Яктык не любил ошибаться. Он вообще не любил попадаться, вляпываться и оказываться в положении виноватого. Вся его горделивая сущность восставала против какого-либо сомнения в успехе его проказ и затей. Но оборвать за ночь соседские яблони по всей Речной улице и внаглую торгануть ими с утра на базаре или кинуть банок шпыни с Заводской – это было одно, а вот видеть, как Лёшку сносит предательски вильнувшее течение – то было совсем другое. Яктык, хотя виду не подавал, всей душой любил двоюродного братика, поэтому бесился, нервничал и весь напружинился.
– Якты-ы-ык! Якты-ы-ык!! – ветер донёс вопли Жорки. – Яктык, что стоишь?
– Яктык, ну… Витя, Витя, ну пожалуйста… – Колька уже откровенно заныл, дёргая старшего за рукав рубашки.
– А ну цыц! Тихо! – Яктык зыркнул по сторонам и быстро сорвал с себя рубашку, потянул за край зацепившегося ремня. – А-а-а, з-з-зараза! Твою мать!
Он рванул застрявший ремень. Оторванная пуговица весело зацокала по малиново-серому граниту скалы и упала в нагретую камнем воду. Витькины штаны ещё летели прочь, а его худющее тело – все рёбра пересчитать можно – уже упало в обжигавшую холодом воду. Он плыл хитрыми, экономными сажёнками на самую середину. Сувалда играла с ним – плескала в лицо холодными брызгами, заплетала ноги неожиданными водоворотами, берегла и упруго подбрасывала над затаившимися зубьями подводных камней, будораживших течение.
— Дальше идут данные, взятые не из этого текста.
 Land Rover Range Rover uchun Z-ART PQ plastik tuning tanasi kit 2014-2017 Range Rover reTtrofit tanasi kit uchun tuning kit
Бац! Яктык хоть увернулся от здоровенного камня, мимо которого его проносило, но больно врезался плечом. Хорошо, что камень был ленивый и сытый – гладкий, облизанный ледником валун. Обломок гранита точно распорол бы Яктыка. Следующий валун вздыбил течение упругим пузырём, но мальчик сделал два гребка, почти остановился, упёрся по-жабьи расставленными ногами в бока подводного врага, ноги соскользнули, и он сел на валун верхом – не чувствуя боли, холода, леденея только от страха упустить Лёшку. Витька несколько секунд смотрел на шатко приближавшееся корыто, примерился, снова оттолкнулся от покрытого плёнкой водорослей округлого толстяка и скользнул навстречу Алёшке. Витя почти задохнулся, пальцами нащупал шершавый бок старинного оцинкованного корыта, какую-то долю секунды, неожиданно для самого себя, рассматривал прихотливые сизые лепесточки и звёздочки узора на металле, слегка напомнившего морозные узоры на заиндевевшем окне, подумал почему-то о маме, о Ленинграде… Мысли неслись такой ослепительной вспышкой, что захотелось спать, но что же он?! Закоченевшие пальцы сами схватились за край корыта.
– Привет, старик!
И Алёшка, терпевший изо всех сил, расплакался. Он открыл глаза и посмотрел на старшего брата, которого так любил, как уважал, а уважал, как боялся. Потому что «Витюфа» был для него всем, о чём может мечтать четырёхлетний мальчик, растущий на окраине маленького городка в окружении скал, сосен, бесконечного неба и большой воды.
– Хватит реветь, Лёха! – стуча зубами, цыкнул Яктык.
«Лёха» замер – его впервые назвали по-взрослому. Напряжение чуть спало. Он уже был не один. И… Лёха описался, почувствовал, как попа чуть-чуть согрелась горячей струйкой.